Bau: As if I can read French!
Doggy Mom: I thought of Hugo, as in Victor Hugo, but I didn’t think that my daughter’s friend, Hugo, would appreciate me naming you after him.
Bau: He should have been honored.
Doggy Mom: So, anyway there was Baudelaire but that was too long. So I shortened it to Bau. Here in Montreal where almost everyone speaks French, when they ask what your name is, they think I mean Beau, which means handsome.
Bau: Oh, I quite like that!
Doggy Mom: Fits you perfectly. Anyway back to my book title.
Bau: Oh yeah (Yawn, Yawn). What was wrong with The Set Up? Lots of books have that title.
Doggy Mom: That’s the problem. I don’t want my book to get lost in the slush pile.
Bau: If that’s the case, you should have checked before wasting my time.
Doggy Mom: You’re right.
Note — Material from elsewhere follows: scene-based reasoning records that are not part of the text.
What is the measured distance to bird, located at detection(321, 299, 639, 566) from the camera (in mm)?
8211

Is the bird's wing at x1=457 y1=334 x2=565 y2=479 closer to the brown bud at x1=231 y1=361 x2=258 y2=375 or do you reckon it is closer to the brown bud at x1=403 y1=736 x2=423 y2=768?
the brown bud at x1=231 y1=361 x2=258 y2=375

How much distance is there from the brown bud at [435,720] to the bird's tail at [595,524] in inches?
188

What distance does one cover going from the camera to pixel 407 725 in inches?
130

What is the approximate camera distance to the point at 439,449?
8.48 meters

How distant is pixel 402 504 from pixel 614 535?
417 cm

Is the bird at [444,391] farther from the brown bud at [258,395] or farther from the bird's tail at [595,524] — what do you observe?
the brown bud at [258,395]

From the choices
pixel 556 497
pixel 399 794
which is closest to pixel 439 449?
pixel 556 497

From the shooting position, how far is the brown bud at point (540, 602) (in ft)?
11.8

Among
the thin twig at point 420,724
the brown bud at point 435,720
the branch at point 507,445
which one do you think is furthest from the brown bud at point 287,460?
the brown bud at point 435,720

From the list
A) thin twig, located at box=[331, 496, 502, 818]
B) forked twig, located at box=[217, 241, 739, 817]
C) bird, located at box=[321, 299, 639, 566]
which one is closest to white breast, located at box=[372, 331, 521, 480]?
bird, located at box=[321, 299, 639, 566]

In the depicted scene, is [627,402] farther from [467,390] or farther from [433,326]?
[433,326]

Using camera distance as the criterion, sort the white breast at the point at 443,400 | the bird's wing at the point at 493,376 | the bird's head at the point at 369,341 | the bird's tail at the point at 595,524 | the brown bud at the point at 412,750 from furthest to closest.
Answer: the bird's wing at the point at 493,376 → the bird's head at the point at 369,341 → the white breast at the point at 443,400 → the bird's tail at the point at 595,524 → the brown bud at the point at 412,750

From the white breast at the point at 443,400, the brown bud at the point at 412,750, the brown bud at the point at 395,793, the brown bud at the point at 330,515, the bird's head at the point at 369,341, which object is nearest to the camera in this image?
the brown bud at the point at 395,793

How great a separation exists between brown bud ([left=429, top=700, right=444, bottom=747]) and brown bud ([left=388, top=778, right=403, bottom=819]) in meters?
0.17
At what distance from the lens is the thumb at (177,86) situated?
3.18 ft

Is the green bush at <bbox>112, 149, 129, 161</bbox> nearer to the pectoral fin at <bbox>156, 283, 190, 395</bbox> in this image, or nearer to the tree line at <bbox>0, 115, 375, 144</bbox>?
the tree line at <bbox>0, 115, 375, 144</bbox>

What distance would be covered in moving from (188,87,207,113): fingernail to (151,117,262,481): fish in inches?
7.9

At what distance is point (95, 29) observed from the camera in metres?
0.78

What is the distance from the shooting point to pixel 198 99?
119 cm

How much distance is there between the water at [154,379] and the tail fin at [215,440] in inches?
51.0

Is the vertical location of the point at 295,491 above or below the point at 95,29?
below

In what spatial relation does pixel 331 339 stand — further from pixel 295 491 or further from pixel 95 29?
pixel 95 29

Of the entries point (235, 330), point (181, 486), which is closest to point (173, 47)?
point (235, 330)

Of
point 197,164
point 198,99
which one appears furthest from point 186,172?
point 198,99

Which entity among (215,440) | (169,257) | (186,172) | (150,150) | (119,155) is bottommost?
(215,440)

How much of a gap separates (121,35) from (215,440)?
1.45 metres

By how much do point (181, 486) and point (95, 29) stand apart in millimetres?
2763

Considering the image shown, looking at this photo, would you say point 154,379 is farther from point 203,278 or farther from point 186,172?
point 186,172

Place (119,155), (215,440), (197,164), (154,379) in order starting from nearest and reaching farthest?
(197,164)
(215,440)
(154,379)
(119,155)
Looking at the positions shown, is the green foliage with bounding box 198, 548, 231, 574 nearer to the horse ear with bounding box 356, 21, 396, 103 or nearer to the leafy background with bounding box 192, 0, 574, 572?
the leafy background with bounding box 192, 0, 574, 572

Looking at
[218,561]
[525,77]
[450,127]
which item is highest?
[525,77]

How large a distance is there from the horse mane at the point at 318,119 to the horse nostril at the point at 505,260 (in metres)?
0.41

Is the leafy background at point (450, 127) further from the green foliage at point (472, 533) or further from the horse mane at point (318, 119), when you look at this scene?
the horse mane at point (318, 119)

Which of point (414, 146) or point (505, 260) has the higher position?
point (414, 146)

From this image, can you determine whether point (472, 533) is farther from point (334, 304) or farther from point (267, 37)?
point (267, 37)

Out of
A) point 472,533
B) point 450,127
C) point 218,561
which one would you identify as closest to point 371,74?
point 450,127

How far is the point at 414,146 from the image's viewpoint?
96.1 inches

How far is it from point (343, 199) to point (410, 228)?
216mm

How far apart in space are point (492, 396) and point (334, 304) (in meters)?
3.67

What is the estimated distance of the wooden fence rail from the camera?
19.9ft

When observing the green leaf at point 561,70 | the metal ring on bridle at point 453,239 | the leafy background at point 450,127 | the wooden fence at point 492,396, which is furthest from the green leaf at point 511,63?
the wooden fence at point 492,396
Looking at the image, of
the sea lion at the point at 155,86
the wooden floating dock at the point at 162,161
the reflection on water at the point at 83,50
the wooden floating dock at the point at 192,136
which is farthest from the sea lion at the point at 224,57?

Learn from my mistakes. Also the title gives the story plot away.
Bau: What about the cover?
Doggy Mom: Finally, I found what I was looking for. Now, I’m just waiting for the graphic designer to get back to me. Could be a few weeks. Of course there’s going to be the extra headache of formatting my book to fit Amazon standards.
Bau: Oh, boy! I think I’m going to go for a nap. Wake me when it’s over.